The United Nations appealed on Thursday for governments to help Ivory Coast pay a US$30 million bill for cleaning up toxic waste dumped in its main city in August, which killed 10 people. Tens of thousands of Ivorians sought treatment for vomiting, diarrhoea, nosebleeds and nausea after deadly chemical slops unloaded from a Dutch-chartered tanker were tipped onto 17 mostly open-air sites in the economic capital, Abidjan.
The UN Environment Programme (UNEP) said on Thursday it was launching a fund to encourage governments to contribute to the cost of a clean-up operation, which is now nearing completion, and to the bill for restoring the polluted sites. "I am establishing a trust fund to provide a fast track mechanism for governments to immediately assist Cote d'Ivoire financially -- assistance that is needed urgently and is needed now," UNEP executive director Achim Steiner said in a statement.
"They can bring comfort to the people of Cote d'Ivoire along with the clear and unequivocal message that they are not alone and that the international community is standing by them with concrete support," he added.
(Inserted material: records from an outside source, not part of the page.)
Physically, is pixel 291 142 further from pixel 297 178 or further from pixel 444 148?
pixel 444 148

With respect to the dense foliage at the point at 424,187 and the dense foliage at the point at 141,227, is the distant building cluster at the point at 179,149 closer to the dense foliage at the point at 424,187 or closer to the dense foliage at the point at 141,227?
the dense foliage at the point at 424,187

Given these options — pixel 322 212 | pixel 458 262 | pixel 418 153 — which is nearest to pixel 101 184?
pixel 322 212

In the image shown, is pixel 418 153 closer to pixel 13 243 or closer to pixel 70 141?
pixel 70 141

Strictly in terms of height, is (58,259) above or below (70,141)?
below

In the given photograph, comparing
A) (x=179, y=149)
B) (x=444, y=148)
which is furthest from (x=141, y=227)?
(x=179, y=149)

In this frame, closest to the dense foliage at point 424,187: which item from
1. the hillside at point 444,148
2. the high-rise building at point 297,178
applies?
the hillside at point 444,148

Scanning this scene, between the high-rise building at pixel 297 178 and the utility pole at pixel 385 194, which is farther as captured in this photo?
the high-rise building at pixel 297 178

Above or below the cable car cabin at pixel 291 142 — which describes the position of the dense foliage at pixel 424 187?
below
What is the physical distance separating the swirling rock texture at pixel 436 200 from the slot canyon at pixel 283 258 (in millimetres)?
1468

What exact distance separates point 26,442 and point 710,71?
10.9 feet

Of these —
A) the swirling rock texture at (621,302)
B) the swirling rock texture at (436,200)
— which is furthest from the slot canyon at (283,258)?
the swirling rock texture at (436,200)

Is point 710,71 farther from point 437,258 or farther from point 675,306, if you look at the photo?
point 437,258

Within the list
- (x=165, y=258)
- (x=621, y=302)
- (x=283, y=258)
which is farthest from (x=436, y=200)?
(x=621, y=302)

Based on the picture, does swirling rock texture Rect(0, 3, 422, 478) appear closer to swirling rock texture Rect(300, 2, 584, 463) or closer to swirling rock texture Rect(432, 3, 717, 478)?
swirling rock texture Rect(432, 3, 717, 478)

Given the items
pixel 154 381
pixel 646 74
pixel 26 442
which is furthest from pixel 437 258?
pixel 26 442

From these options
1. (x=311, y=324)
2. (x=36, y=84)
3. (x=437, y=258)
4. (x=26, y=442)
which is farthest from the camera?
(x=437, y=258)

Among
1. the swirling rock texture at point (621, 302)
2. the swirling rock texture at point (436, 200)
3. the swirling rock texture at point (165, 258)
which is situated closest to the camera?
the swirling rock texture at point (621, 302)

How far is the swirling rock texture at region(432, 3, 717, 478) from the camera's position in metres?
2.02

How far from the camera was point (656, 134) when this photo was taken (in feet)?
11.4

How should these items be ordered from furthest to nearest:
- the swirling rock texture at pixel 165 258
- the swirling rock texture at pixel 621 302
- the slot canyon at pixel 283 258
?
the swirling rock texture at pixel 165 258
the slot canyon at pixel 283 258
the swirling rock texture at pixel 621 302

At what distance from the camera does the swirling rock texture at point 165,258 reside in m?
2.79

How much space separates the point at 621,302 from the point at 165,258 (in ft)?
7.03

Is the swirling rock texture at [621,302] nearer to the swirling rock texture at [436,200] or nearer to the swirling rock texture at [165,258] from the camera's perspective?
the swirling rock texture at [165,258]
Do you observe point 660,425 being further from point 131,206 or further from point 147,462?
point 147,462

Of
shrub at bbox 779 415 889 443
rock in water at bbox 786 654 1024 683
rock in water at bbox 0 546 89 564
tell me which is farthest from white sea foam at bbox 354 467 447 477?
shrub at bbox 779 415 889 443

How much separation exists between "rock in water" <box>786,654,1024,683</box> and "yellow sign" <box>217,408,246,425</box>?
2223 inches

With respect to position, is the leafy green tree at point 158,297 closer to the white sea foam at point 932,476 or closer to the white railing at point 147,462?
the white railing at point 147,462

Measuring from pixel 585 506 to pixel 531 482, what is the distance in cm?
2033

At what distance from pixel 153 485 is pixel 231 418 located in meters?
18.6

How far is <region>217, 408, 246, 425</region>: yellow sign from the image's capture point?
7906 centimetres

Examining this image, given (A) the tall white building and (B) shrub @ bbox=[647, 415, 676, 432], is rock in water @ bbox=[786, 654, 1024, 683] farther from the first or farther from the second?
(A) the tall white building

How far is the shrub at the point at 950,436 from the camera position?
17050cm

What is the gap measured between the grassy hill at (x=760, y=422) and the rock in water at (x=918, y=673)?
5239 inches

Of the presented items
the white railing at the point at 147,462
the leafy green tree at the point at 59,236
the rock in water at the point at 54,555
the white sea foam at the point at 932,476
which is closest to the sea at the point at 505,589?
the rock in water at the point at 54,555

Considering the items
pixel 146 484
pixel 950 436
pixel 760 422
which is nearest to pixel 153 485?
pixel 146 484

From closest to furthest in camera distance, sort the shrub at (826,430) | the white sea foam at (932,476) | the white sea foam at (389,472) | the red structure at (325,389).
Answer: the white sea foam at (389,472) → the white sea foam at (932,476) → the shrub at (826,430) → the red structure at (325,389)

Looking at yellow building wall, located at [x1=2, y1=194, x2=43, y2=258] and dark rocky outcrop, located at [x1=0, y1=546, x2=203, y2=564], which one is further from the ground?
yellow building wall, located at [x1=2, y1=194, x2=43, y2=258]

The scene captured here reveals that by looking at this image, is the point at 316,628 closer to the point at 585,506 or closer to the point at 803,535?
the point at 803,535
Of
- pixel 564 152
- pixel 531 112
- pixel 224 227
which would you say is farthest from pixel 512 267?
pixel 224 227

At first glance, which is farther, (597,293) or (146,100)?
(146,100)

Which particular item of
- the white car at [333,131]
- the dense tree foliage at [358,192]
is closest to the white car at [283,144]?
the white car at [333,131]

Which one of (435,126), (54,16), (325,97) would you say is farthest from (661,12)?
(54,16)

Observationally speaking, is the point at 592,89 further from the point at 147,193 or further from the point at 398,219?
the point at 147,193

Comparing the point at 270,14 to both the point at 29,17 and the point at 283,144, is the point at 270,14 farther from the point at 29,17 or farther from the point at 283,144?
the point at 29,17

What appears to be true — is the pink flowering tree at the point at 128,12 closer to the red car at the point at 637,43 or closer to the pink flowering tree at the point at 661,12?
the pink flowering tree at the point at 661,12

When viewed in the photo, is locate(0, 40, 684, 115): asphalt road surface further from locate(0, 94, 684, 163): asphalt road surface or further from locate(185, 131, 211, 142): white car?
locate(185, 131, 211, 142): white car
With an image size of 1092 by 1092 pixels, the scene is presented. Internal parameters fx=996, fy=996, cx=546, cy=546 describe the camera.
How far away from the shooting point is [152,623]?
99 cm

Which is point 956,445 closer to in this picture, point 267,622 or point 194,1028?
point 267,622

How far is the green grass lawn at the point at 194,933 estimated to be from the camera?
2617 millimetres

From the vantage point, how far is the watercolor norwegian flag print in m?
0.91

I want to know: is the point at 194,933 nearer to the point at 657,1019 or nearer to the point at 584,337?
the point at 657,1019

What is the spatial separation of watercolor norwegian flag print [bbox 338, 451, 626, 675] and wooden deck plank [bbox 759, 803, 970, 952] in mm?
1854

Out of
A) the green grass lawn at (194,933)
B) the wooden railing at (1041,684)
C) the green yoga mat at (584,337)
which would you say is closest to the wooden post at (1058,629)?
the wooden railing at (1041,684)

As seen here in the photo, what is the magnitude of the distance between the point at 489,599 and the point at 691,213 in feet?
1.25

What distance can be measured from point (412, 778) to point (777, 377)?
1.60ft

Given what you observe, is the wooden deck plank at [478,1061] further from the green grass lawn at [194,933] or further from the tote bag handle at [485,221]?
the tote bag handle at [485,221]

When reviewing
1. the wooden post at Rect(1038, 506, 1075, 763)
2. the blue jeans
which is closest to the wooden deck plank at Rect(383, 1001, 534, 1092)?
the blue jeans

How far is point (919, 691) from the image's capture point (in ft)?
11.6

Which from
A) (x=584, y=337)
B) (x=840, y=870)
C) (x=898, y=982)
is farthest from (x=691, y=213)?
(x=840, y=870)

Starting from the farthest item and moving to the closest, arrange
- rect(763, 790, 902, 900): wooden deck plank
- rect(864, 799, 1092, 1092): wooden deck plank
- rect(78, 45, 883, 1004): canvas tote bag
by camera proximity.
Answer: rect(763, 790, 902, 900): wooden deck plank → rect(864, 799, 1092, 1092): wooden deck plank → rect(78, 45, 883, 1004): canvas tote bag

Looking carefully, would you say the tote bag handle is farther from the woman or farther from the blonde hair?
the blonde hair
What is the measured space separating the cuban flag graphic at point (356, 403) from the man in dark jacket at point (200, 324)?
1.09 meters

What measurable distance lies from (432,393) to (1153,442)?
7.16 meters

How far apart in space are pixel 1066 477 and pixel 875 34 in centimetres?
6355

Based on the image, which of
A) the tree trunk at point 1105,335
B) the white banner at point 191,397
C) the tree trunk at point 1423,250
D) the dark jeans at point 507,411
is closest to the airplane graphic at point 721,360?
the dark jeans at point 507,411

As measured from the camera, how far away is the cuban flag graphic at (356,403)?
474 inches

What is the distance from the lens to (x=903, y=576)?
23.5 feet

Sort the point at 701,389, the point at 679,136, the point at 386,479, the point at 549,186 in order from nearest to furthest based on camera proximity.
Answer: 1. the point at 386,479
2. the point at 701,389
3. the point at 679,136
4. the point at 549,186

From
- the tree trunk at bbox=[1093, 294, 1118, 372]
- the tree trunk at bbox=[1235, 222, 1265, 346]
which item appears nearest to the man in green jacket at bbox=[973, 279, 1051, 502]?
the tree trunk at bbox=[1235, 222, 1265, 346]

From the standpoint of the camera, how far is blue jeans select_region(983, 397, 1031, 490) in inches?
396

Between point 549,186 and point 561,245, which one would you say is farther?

UNEP said it was concerned that regardless of who was responsible for the waste dumping, it was the people of one of the world's poorest countries, already suffering from the pollution, that were being forced to pay to clear it up. Investigations are under way in Ivory Coast and abroad into the dumping of the waste, which has since been shipped in special containers to France for treatment and disposal by a French company contracted by the Ivorian government.
An inquiry commissioned by the prime minister pointed to negligence by senior civil servants including the head of Abidjan's vast port and the chief of the customs service. They are due to return to their jobs on Saturday after President Laurent Gbagbo reinstated them following their suspension by the prime minister -- triggering a public dispute between the two leaders and protests by opposition supporters.
Dutch-based oil trader Trafigura, which chartered the Panamanian-registered tanker that offloaded the waste, denies any wrongdoing, saying it entrusted the waste to an Ivorian waste disposal company set up shortly before the ship's arrival. Trafigura's director and regional director have been detained in the West African state and face charges under the country's poisoning and toxic waste laws.
The UNEP also announced it would help Ivory Coast develop a long-term strategic plan to rehabilitate the polluted sites and provide expertise to boost local environmental safeguards.